→ **Task objective**
Copy out each of the following lines word for word, with no changes.

Excerpts from a spatial reasoning dataset
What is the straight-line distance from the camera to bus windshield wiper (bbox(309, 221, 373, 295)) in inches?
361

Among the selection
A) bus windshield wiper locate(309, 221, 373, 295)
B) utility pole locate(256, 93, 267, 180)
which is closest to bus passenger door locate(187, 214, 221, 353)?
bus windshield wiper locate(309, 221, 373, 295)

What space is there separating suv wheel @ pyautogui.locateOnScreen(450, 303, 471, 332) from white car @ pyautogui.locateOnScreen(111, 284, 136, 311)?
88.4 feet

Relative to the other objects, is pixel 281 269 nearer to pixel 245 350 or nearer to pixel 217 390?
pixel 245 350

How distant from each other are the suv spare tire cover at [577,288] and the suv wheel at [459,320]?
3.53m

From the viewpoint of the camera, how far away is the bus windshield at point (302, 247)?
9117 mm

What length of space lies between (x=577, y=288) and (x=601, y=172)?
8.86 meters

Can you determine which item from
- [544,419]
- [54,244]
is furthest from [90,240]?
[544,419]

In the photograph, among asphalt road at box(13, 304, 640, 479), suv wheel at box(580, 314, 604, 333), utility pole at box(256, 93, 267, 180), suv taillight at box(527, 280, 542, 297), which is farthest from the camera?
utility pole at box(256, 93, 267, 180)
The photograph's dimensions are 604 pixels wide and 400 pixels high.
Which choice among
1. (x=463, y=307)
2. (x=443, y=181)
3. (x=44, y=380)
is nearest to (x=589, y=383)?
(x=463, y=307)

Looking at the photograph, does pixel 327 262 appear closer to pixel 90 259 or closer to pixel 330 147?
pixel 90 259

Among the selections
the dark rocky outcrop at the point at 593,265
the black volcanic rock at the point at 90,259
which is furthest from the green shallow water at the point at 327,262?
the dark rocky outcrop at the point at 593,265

→ **Solution to this task**
What is the straight-line distance from the camera to bus windshield wiper (bbox(309, 221, 373, 295)) in inches?
361

Among the selection
A) bus windshield wiper locate(309, 221, 373, 295)
B) utility pole locate(256, 93, 267, 180)
which is closest to bus passenger door locate(187, 214, 221, 353)?
bus windshield wiper locate(309, 221, 373, 295)

What space is there separating suv wheel @ pyautogui.locateOnScreen(450, 303, 471, 332) from white car @ pyautogui.locateOnScreen(111, 284, 136, 311)?
88.4 feet

Relative to the other objects, is pixel 281 269 nearer to pixel 245 350 or nearer to pixel 217 390?
pixel 245 350

How distant from each other are the suv spare tire cover at [577,288] and the suv wheel at [459,320]?
3.53m

From the viewpoint of the camera, how far away is the bus windshield at point (302, 247)?
9117 mm

What length of space lies between (x=577, y=288) and (x=601, y=172)?
8.86 meters

Can you determine which item from
- [544,419]
- [54,244]
is furthest from [90,240]?
[544,419]

In the photograph, among asphalt road at box(13, 304, 640, 479), suv wheel at box(580, 314, 604, 333), utility pole at box(256, 93, 267, 180), suv taillight at box(527, 280, 542, 297), which is farthest from the camera?
utility pole at box(256, 93, 267, 180)
The photograph's dimensions are 604 pixels wide and 400 pixels high.
Which choice among
1. (x=463, y=307)
2. (x=443, y=181)
3. (x=44, y=380)
is nearest to (x=589, y=383)?
(x=463, y=307)

Looking at the photograph, does pixel 327 262 appear closer to pixel 90 259 or closer to pixel 330 147?
pixel 90 259

Among the selections
the dark rocky outcrop at the point at 593,265
the black volcanic rock at the point at 90,259
which is furthest from the green shallow water at the point at 327,262?
the dark rocky outcrop at the point at 593,265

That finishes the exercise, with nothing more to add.